- [PROBLEM TO WORK ON] Set down, word for word, every line of the material below from the one containing "Apartamento Jardim Santa" through the one containing "Peppa 3d Puzzle", but none of its pictures.
------ RECORDS FOR PROCESSING ------
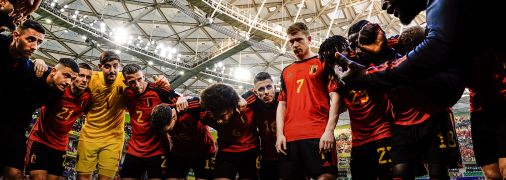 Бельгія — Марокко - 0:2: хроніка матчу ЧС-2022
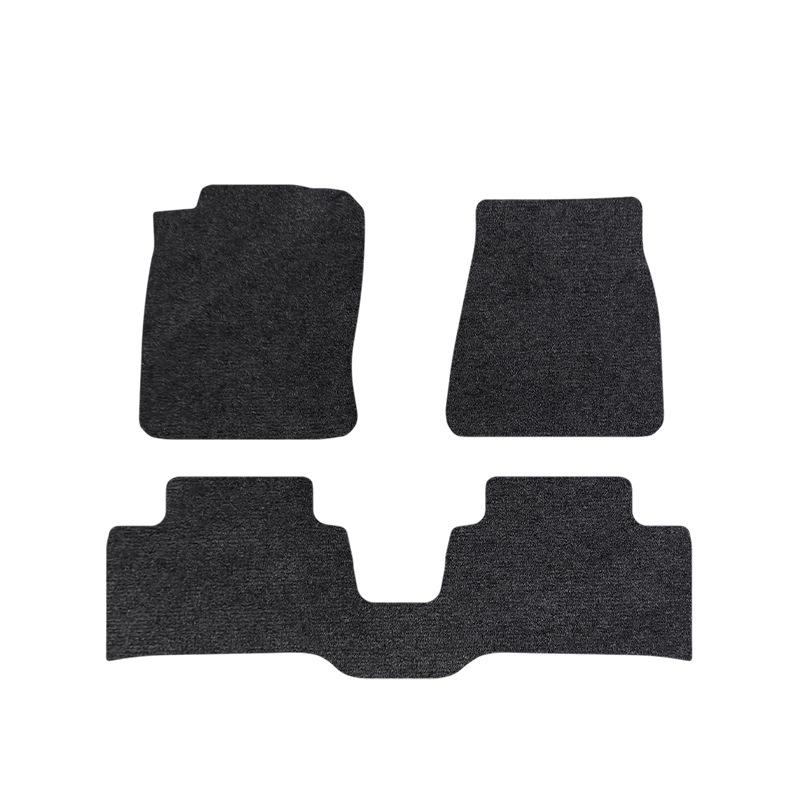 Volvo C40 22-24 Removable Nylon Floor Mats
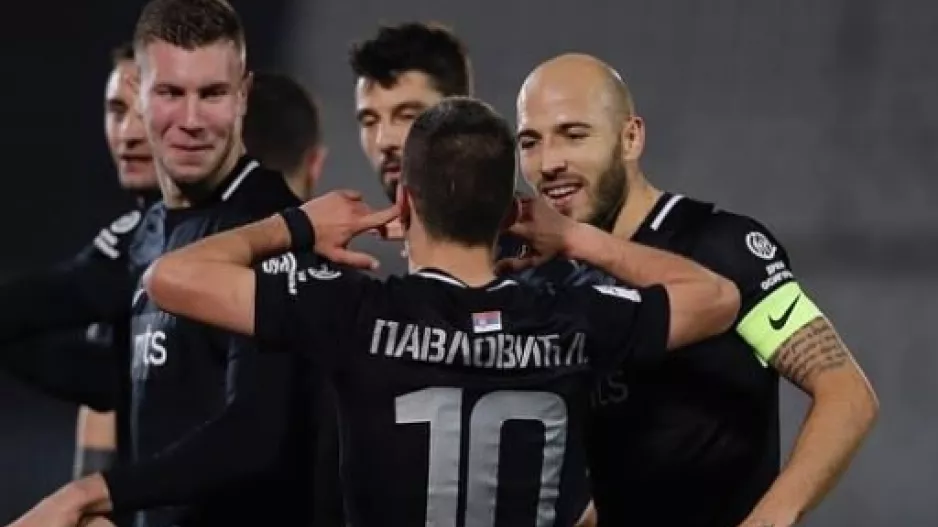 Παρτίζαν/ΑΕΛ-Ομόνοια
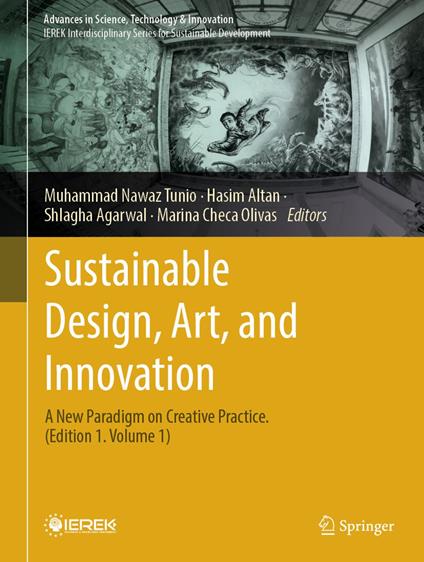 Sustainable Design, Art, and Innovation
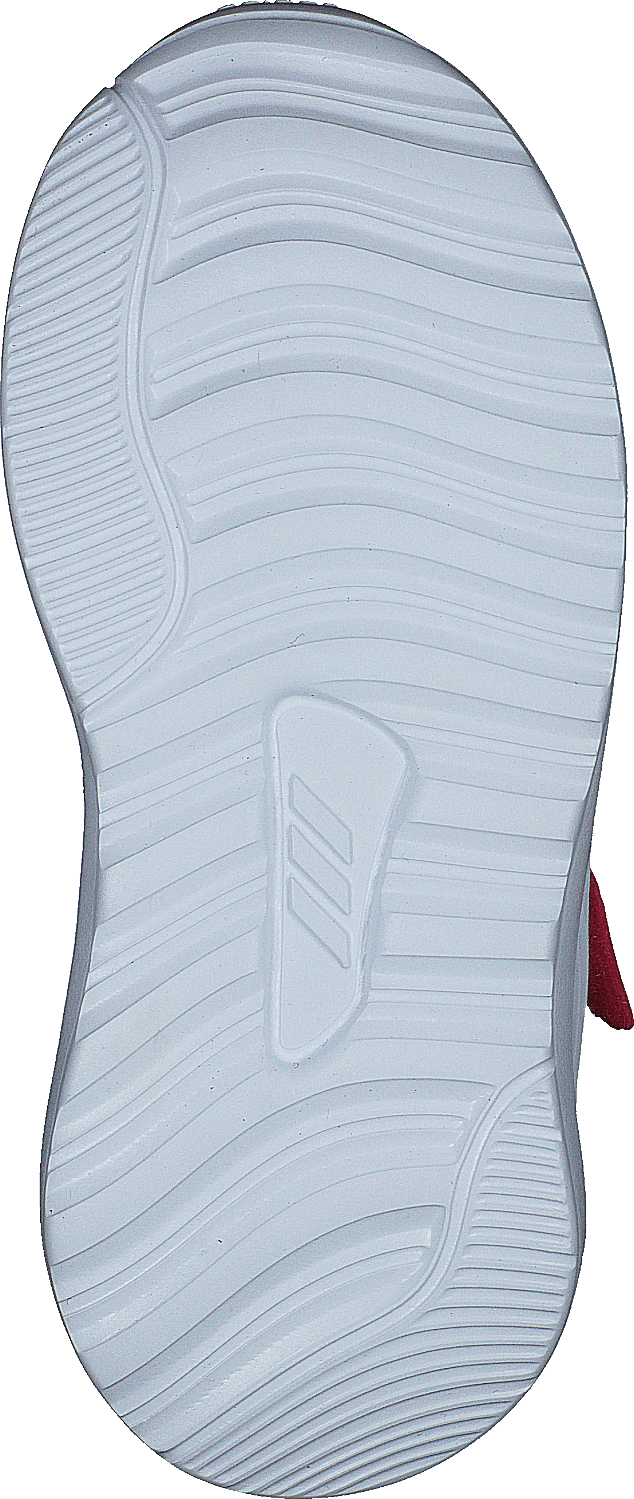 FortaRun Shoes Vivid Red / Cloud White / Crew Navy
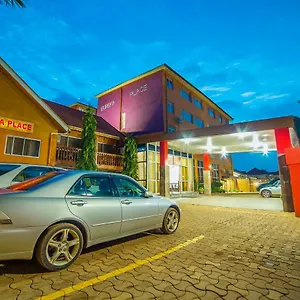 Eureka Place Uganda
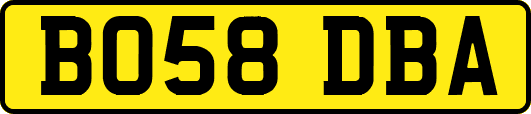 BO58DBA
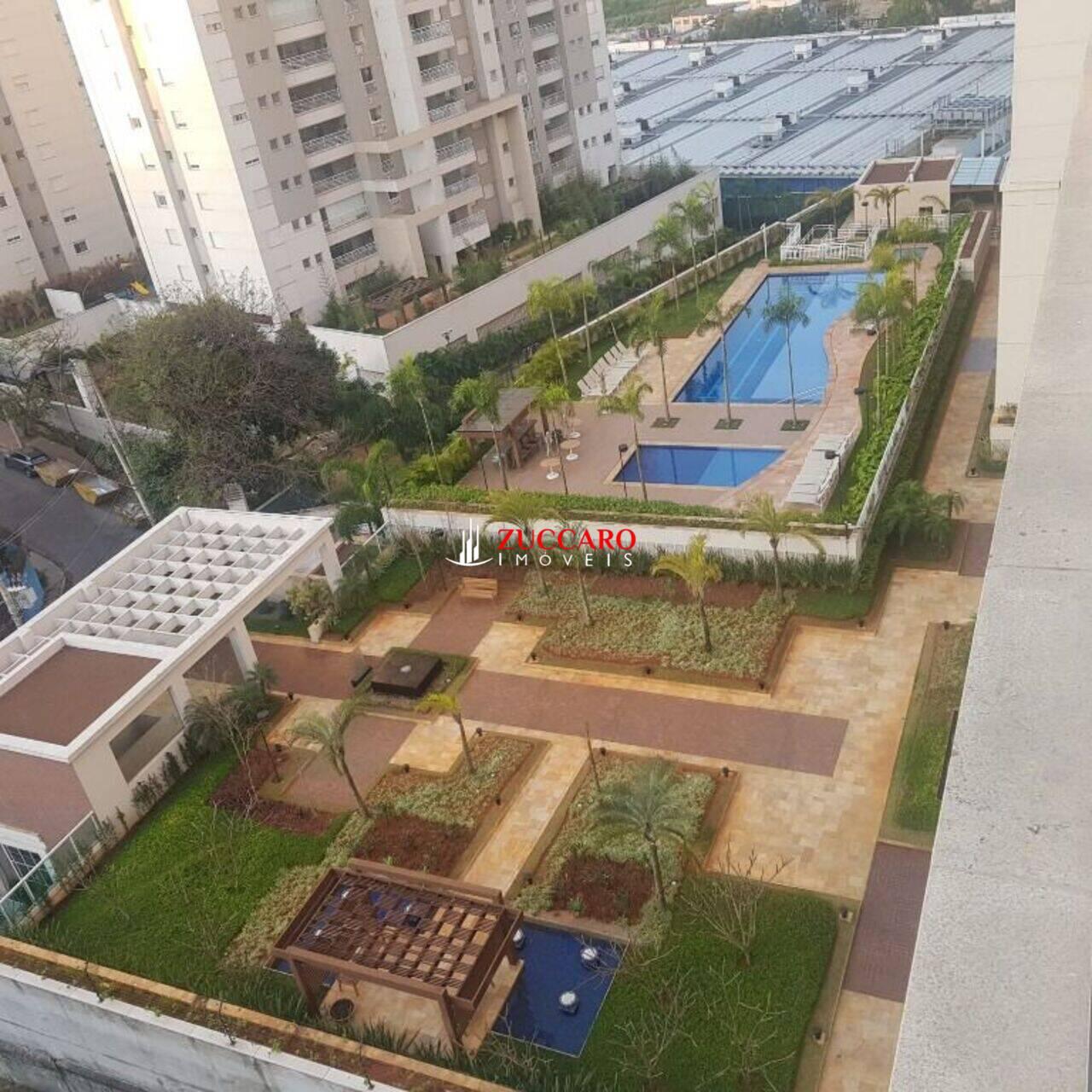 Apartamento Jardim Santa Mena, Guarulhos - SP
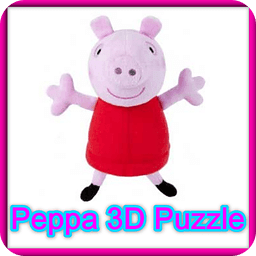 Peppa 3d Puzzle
------
------ RECORDS FOR PROCESSING ------
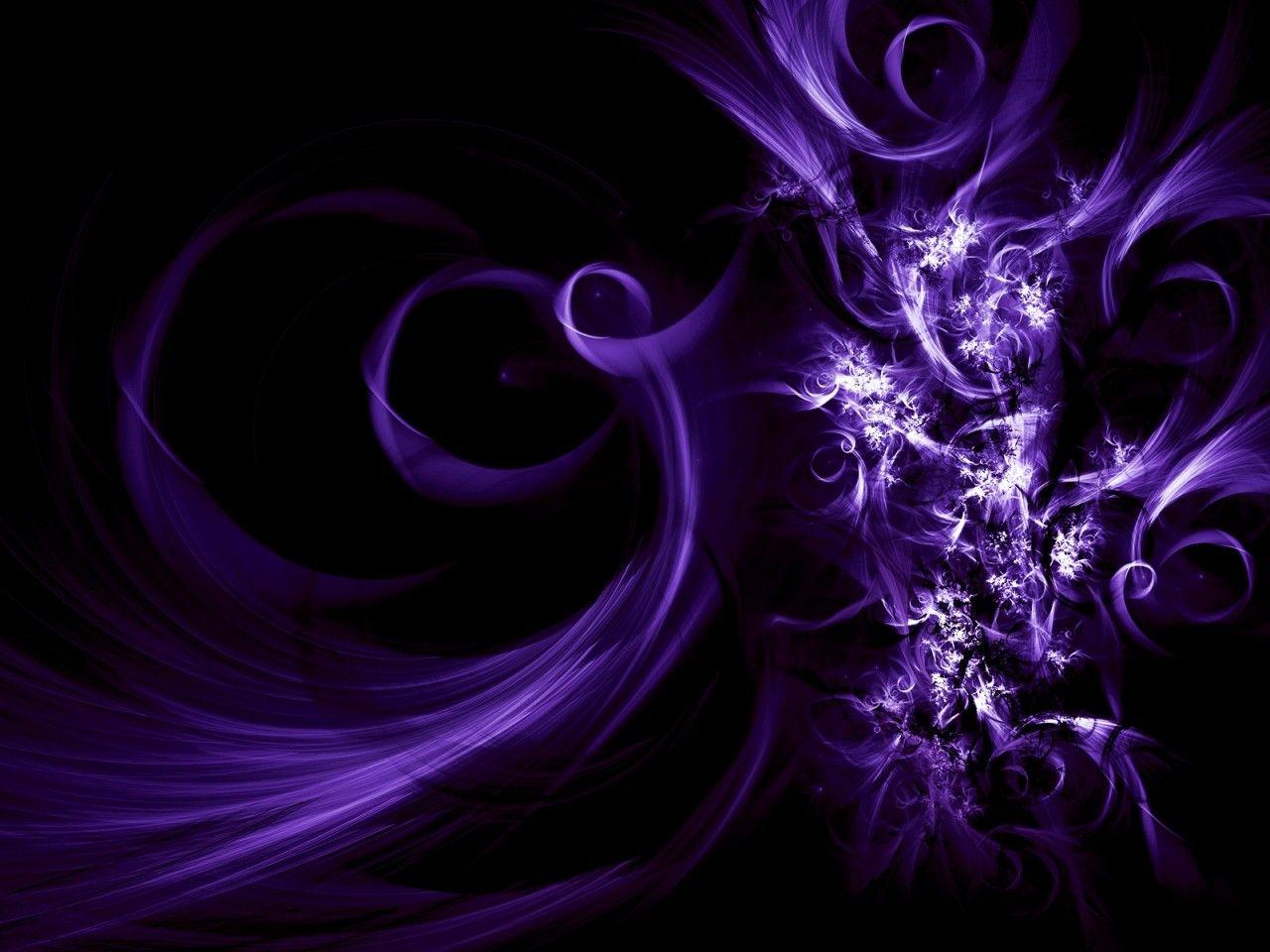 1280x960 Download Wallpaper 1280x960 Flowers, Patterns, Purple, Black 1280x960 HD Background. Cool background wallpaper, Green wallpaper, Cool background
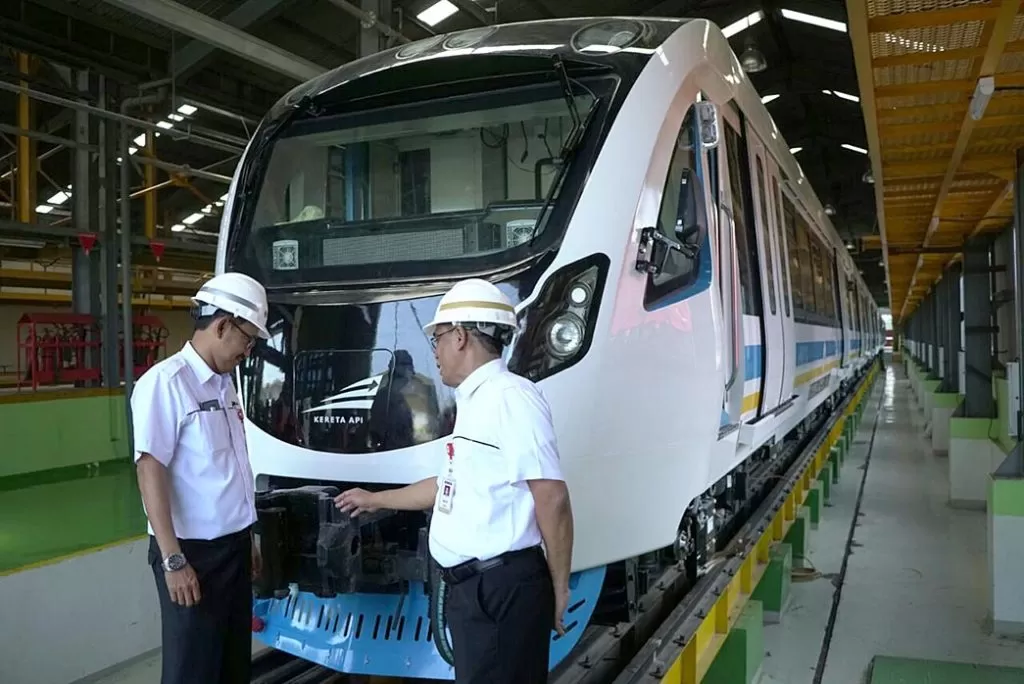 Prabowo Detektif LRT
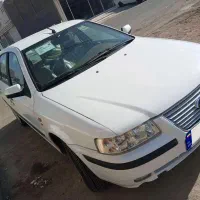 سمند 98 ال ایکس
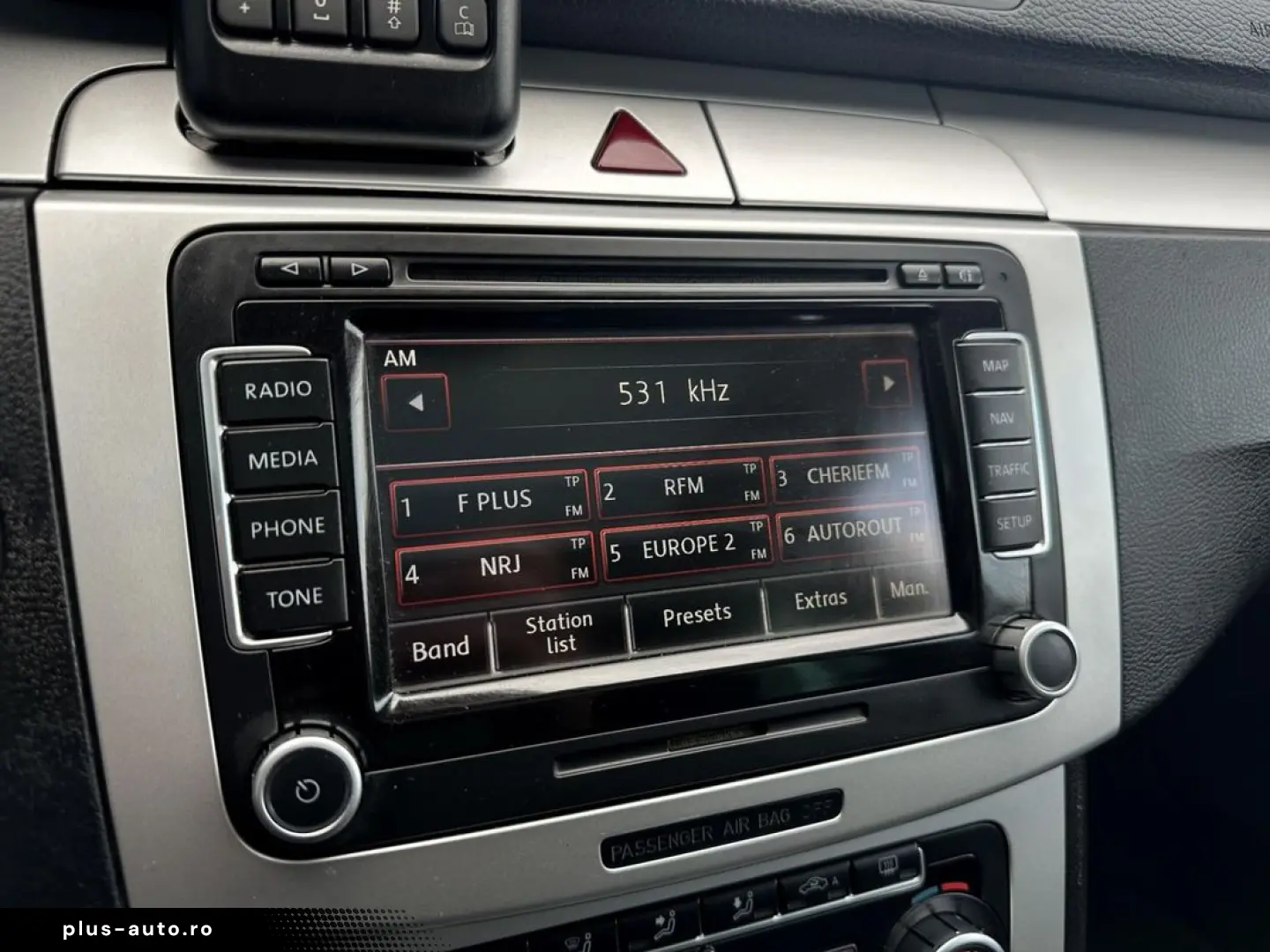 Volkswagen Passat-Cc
------
- [OUTPUT OF THE TASK]
 Apartamento Jardim Santa Mena, Guarulhos - SP
 Peppa 3d Puzzle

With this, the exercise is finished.